* STORED DATA

========================

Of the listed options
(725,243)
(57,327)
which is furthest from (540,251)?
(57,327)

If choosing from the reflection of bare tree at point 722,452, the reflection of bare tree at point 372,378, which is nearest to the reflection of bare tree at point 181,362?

========================

Write out every line exactly as it stands.

Of the listed options
(725,243)
(57,327)
which is furthest from (540,251)?
(57,327)

If choosing from the reflection of bare tree at point 722,452, the reflection of bare tree at point 372,378, which is nearest to the reflection of bare tree at point 181,362?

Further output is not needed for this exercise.